### Halaman:

§ §

(AMS, Artikel)
HINGGA saat ini, dari 10 partai politik (parpol) yang mengisi
kursi di DPRD DKI Jakarta, baru 4 parpol yang telah menunjuk sosok calon
gubernur yang akan dimajukan dalam Pilkada DKI Jakarta 2017. Yakni, Gerindra
yang mengusung Sandiaga Uno. Sedangkan Partai Golkar, Hanura dan Nasdem
berkoalisi mengusung Basuki Tjahaja Purnama (Ahok).
Status Sandiaga sebagai calon gubernur masih belum
aman. Sebab, Gerindra yang memiliki 15 kursi masih harus mencari parpol lain
untuk memenuhi syarat usung pasangan calon sebesar 20% atau 22 kursi.
Sampai itu, Sandiaga sepantasnya harus terus
“menjelajah” agar bisa “membujuk” parpol lainnya untuk dapat bergabung dengan partai
yang pernah ditumpangi oleh Ahok pada Pilkada DKI 2012 silam itu.
Artinya, jika saat ini Sandiaga masih harus terlihat
berusaha mencari parpol lain untuk pemenuhan syarat usung tersebut, maka tentu
itu adalah hal yang wajar.
Lalu bagaimana dengan Ahok yang meski sudah diusung
oleh Hanura (10 kursi), Golkar (9 kursi) serta Nasdem (5 kursi), ditambah
Teman-Ahok, dan bahkan oleh sebuah lembaga survei sudah sesumbar menelorkan
Ahok sebagai calon dengan elektabilitas yang paling tinggi. Tetapi kok sampai saat ini Ahok sepertinya juga
terus “mengemis” dukungan dari PDI-P dan sejumlah parpol lainnya? Ada apa?
Bukankah seharusnya Ahok tenang-tenang saja karena dukungan sudah aman?
Secara politik, pertanyaan seperti ini amat mudah
dijawab, dan sangat bisa ditebak gerangan apa yang membuat Ahok kelihatan
“serakah” mencari dukungan dari parpol lain.

§ §

### Kutipan Data:
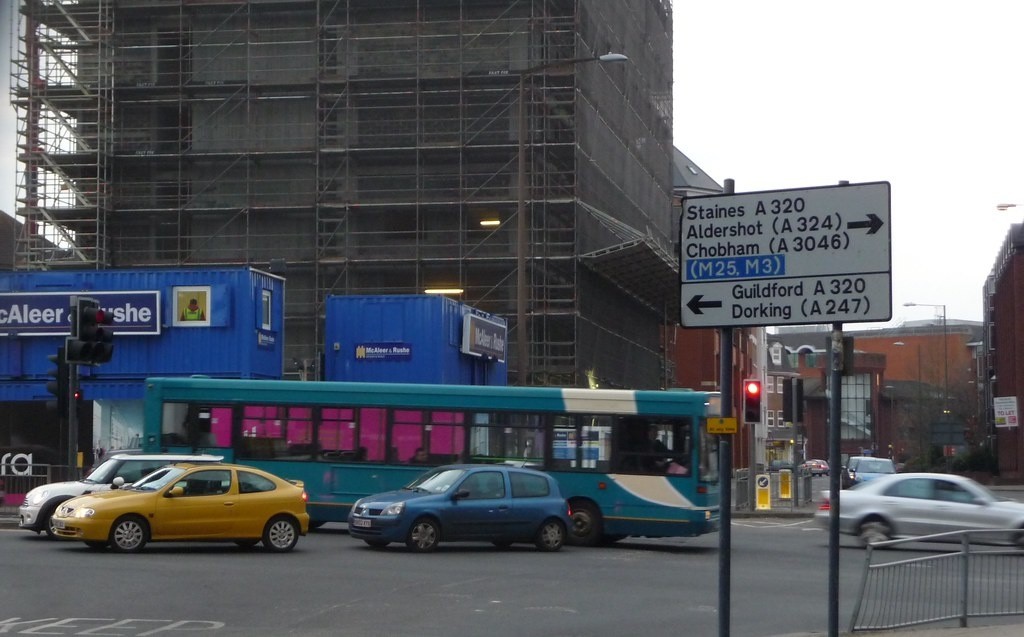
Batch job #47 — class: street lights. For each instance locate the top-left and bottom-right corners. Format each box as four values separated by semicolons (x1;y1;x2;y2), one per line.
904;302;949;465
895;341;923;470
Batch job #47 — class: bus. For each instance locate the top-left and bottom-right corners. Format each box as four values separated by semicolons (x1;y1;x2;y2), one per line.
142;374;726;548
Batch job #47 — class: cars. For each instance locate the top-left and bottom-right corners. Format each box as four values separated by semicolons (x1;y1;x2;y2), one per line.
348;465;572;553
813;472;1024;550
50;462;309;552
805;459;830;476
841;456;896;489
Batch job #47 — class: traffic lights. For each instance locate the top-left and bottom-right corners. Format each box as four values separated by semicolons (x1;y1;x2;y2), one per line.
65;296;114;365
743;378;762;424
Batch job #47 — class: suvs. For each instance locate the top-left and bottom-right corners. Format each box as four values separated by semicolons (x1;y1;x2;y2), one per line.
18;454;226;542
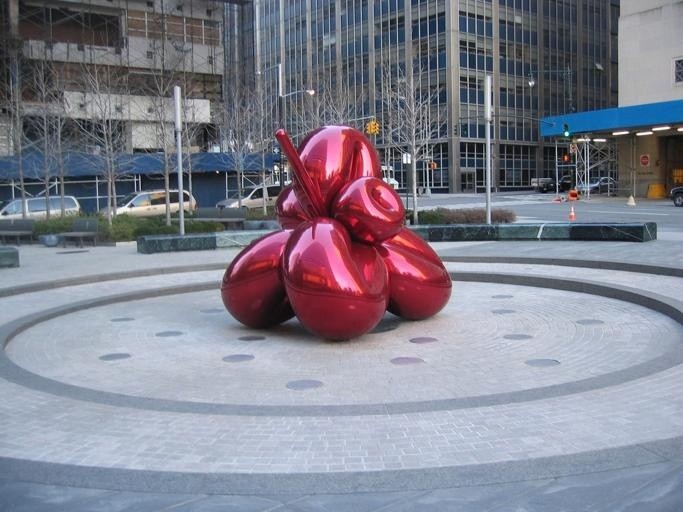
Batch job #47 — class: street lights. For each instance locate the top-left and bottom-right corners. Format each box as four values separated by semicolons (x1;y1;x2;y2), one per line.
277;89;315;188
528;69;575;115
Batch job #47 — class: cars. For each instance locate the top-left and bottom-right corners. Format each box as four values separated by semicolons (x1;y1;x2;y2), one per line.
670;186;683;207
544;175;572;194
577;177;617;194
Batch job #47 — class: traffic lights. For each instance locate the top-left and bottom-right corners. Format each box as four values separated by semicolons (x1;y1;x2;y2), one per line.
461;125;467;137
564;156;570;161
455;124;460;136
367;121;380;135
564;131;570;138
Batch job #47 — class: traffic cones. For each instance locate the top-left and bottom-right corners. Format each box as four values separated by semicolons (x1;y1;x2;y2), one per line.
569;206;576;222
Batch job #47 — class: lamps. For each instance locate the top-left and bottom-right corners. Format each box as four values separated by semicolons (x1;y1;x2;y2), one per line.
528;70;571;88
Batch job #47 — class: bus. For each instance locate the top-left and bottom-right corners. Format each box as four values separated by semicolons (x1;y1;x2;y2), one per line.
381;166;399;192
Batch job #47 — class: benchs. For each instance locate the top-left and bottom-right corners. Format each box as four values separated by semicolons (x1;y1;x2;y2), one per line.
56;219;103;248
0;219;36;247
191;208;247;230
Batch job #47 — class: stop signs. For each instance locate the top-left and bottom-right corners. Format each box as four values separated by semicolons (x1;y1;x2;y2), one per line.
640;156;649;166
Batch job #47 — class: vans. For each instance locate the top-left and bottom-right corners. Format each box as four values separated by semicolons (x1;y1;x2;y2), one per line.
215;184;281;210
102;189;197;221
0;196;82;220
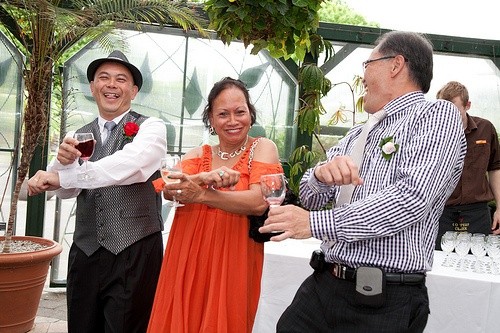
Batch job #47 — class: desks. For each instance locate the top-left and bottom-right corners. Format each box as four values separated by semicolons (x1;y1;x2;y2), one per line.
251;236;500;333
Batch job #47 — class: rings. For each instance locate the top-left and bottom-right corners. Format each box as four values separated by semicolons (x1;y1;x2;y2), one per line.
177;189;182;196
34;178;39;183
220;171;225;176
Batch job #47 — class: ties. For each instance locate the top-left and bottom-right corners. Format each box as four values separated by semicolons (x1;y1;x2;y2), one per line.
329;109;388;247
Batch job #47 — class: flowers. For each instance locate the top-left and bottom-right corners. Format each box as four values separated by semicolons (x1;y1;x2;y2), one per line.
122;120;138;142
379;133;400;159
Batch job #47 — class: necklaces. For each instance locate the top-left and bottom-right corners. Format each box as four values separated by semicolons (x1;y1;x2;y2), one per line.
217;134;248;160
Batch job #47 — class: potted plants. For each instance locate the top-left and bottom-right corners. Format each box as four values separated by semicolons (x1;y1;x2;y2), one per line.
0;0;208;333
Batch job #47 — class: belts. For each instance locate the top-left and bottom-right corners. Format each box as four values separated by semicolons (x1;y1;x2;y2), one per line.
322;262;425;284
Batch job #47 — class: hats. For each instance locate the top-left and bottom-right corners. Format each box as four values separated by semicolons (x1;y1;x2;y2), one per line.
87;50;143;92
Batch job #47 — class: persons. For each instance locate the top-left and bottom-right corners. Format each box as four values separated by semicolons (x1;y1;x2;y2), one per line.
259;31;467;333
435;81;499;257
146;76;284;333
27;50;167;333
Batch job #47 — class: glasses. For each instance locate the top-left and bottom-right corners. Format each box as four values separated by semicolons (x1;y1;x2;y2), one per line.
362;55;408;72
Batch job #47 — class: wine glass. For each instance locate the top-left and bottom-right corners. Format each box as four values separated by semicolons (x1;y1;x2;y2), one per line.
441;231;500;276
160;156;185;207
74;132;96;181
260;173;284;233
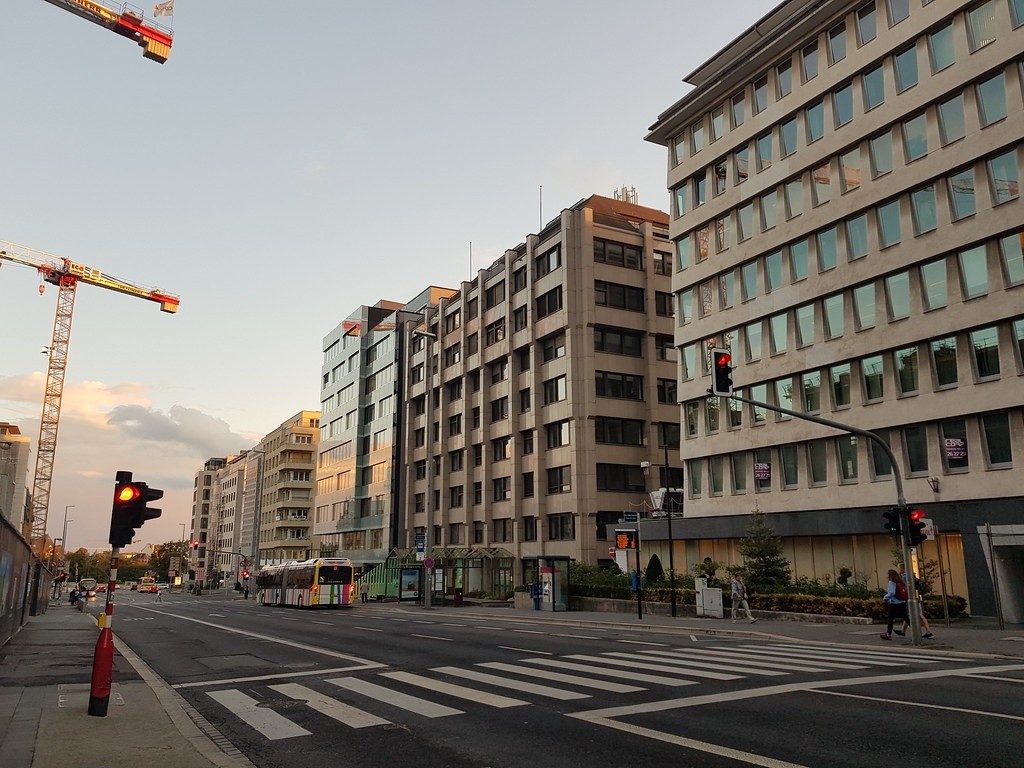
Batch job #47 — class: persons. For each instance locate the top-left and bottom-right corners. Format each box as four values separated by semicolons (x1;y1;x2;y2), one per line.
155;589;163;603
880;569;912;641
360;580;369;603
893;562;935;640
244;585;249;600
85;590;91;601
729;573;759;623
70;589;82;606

§ §

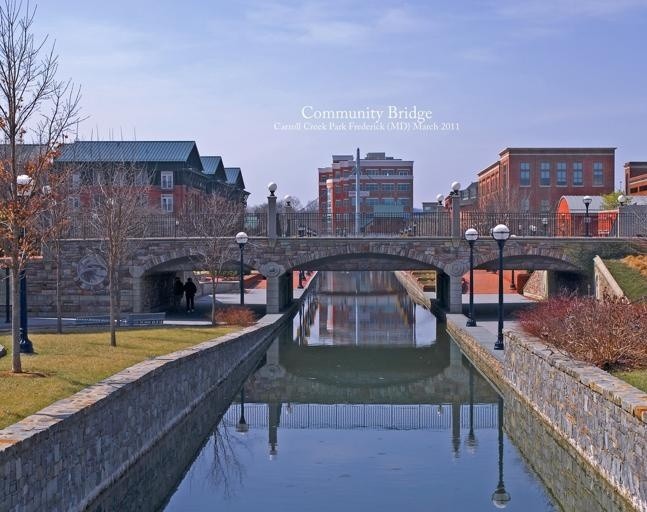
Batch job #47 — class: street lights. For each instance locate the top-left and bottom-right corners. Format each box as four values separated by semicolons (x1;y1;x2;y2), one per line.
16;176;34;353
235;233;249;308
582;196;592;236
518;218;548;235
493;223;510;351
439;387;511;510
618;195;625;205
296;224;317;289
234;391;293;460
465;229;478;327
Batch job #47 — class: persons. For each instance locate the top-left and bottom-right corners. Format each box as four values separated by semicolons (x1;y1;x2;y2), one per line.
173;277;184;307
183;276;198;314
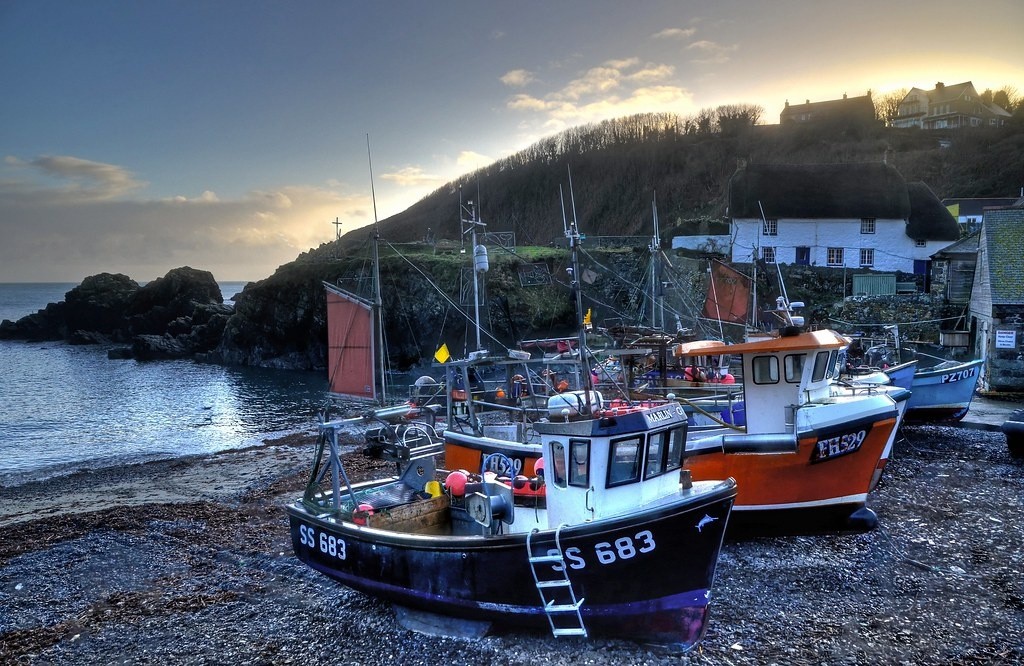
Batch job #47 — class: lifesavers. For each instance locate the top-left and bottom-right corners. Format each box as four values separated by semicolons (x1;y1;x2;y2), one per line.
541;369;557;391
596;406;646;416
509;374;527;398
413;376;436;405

§ §

### Yang Perlu Dikerjakan:
(1) Menurut artikel tentang Pilkada DKI Jakarta 2017, berapa kursi yang dimiliki Gerindra di DPRD DKI Jakarta?
(2) Tolong lanjutkan artikel tentang Pilkada DKI Jakarta 2017 mulai dari setelah kalimat terakhirnya.

### Kunci Jawaban:
(1) 15 kursi.

(2)
Yakni, bahwa hal itu sangat jelas adalah bentuk
kecemasan Ahok. Kecemasan pertama adalah, Ahok cemas jangan-jangan 3 parpol
yang telah mengusungnya (Hanura, Golkar, Nasdem) salah satunya akan menarik diri
pada detik-detik akhir penentuan.
Dan untuk menghilangkan kecemasan seperti itu, Ahok pun
berupaya untuk sebisa mungkin mendapatkan parpol “serep” untuk “diperalat” demi
memuluskan ambisinya sebagai “pemburu” kekuasaan. Bukankah hal ini memang telah
terlihat pada diri Ahok, yang sejak awal perjalanannya dalam dunia politik memang
sudah berulang-ulang melakukan “loncatan-loncatan” bak kutu loncat?
Kecemasan kedua adalah, Ahok saat ini sepertinya sangat
ketakukan melihat begitu derasnya aspirasi murni rakyat dari segala penjuru
yang terus bermunculan mendukung Rizal Ramli untuk maju menjadi pemimpin di DKI
sebagai gubernur pada Pilkada DKI 2017.
Tanda-tanda kecemasan dan ketakutan Ahok terhadap
Rizal Ramli yang disebut-sebut sangat layak dimajukan sebagai calon gubernur
DKI Jakarta, yakni terlihat dan dimunculkan pertama kali oleh Ahok sendiri. “Jadi
Gubernur BI (Bank Indonesia), kalii. Dia (Rizal Ramli) Gubernur BI mungkin kali
ya? Gubernur DKI enggak saya kira,” kata Ahok di Balai Kota DKI Jakarta, Jumat (29/7).
Kalau orang jeli mengamati pergerakan politik di DKI
Jakarta, maka ia akan melihat sangat jelas, bahwa Ahok sebetulnya tidaklah
terlalu cemas melawan dan berhadapan dengan semua figur (misalnya, Sandiaga Uno
dan lainnya) yang sejak awal disebut-sebut akan maju sebagai calon gubernur.
Kecemasan dan ketakutan Ahok tiba-tiba muncul dan
membesar, yakni sesaat Rizal Ramli usai dicopot sebagai Menko yang ketika itu disambut
dukungan dari rakyat secara spontan dan bersahut-sahutan untuk maju dalam
pilkada DKI.
Saking cemasnya, Ahok akhirnya tergopoh-gopoh
menghadap ke Ketua Umum PDI-P Megawati Soekarnoputri untuk meminta dukungan. “Pada
kesempatan tersebut, Pak Ahok secara khusus menegaskan telah memutuskan untuk
menempuh jalan kepartaian (membatalkan jalur independen) dan mengharapkan
dukungan PDI Perjuangan,” ujar
Ketua DPP PDI-P, Andreas Hugo Pariera, Kamis (18/8/2016).
Namun belakangan Ahok menyangkal, bahwa pertemuannya
dengan ibu Megawati bukan untuk mendaftarkan diri sebagai cagub, dan juga tidak
meminta PDI-P untuk menjadi pendukungnya, melainkan meminta Djarot untuk jadi
cawagub.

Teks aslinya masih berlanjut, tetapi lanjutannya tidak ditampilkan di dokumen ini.